**Directive:** Print the range of lines that opens with the line containing "Thinking about the" and closes with the last line of the listing. Include both ends; print nothing more.

**Record excerpts:**
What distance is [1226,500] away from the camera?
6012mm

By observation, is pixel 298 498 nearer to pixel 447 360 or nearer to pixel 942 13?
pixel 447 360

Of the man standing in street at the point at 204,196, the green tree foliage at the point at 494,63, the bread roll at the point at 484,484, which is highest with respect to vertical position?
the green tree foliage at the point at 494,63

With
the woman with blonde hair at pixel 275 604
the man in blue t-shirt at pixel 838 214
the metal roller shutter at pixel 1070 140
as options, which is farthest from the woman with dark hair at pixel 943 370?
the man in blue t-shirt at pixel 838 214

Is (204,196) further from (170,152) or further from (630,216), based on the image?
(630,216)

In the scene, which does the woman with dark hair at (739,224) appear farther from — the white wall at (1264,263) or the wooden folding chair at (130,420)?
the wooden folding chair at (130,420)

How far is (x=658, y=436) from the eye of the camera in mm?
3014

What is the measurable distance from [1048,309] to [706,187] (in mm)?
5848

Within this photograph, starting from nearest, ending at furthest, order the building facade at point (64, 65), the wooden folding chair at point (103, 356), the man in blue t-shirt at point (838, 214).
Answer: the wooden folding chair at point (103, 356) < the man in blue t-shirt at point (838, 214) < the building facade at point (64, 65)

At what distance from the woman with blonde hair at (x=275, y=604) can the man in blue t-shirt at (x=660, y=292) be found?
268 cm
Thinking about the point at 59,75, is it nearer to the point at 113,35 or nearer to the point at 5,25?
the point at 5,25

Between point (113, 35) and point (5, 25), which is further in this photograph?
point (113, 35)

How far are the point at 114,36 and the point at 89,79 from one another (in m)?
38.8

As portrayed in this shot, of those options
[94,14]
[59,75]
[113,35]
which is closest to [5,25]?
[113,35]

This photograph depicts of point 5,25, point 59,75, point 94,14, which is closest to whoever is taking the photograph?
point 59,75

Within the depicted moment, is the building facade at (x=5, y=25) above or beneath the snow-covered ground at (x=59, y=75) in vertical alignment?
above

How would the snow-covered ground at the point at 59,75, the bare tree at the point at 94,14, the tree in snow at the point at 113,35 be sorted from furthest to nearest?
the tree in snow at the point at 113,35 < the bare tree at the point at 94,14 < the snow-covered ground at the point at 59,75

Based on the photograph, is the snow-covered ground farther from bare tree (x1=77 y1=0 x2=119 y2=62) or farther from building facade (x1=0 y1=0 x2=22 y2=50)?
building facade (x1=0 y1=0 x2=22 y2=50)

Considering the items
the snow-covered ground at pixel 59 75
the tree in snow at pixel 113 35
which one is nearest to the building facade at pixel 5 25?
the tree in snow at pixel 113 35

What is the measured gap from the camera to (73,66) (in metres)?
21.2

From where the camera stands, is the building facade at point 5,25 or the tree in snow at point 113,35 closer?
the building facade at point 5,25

**Exercise result:**
Thinking about the point at 59,75, is it nearer to the point at 113,35 or nearer to the point at 5,25?
the point at 5,25

Between point (113, 35) and point (5, 25), which is further in this photograph?
point (113, 35)

How far are the point at 114,36 and the point at 89,79 from one another (in m)?
38.8

As portrayed in this shot, of those options
[94,14]
[59,75]
[113,35]
which is closest to [5,25]?
[113,35]

This photograph depicts of point 5,25, point 59,75, point 94,14, which is closest to whoever is taking the photograph?
point 59,75

Within the depicted moment, is the building facade at (x=5, y=25) above or beneath the snow-covered ground at (x=59, y=75) in vertical alignment?
above

How would the snow-covered ground at the point at 59,75, the bare tree at the point at 94,14, the tree in snow at the point at 113,35 be sorted from furthest to nearest?
the tree in snow at the point at 113,35 < the bare tree at the point at 94,14 < the snow-covered ground at the point at 59,75

Based on the photograph, is the snow-covered ground farther from bare tree (x1=77 y1=0 x2=119 y2=62) or farther from building facade (x1=0 y1=0 x2=22 y2=50)?
building facade (x1=0 y1=0 x2=22 y2=50)

Considering the items
the snow-covered ground at pixel 59 75
the tree in snow at pixel 113 35
which one is nearest to the building facade at pixel 5 25?
the tree in snow at pixel 113 35

What is the measured gap from the camera to (73,66) (in metres)?
21.2

From where the camera stands, is the building facade at point 5,25 or the tree in snow at point 113,35 closer?
the building facade at point 5,25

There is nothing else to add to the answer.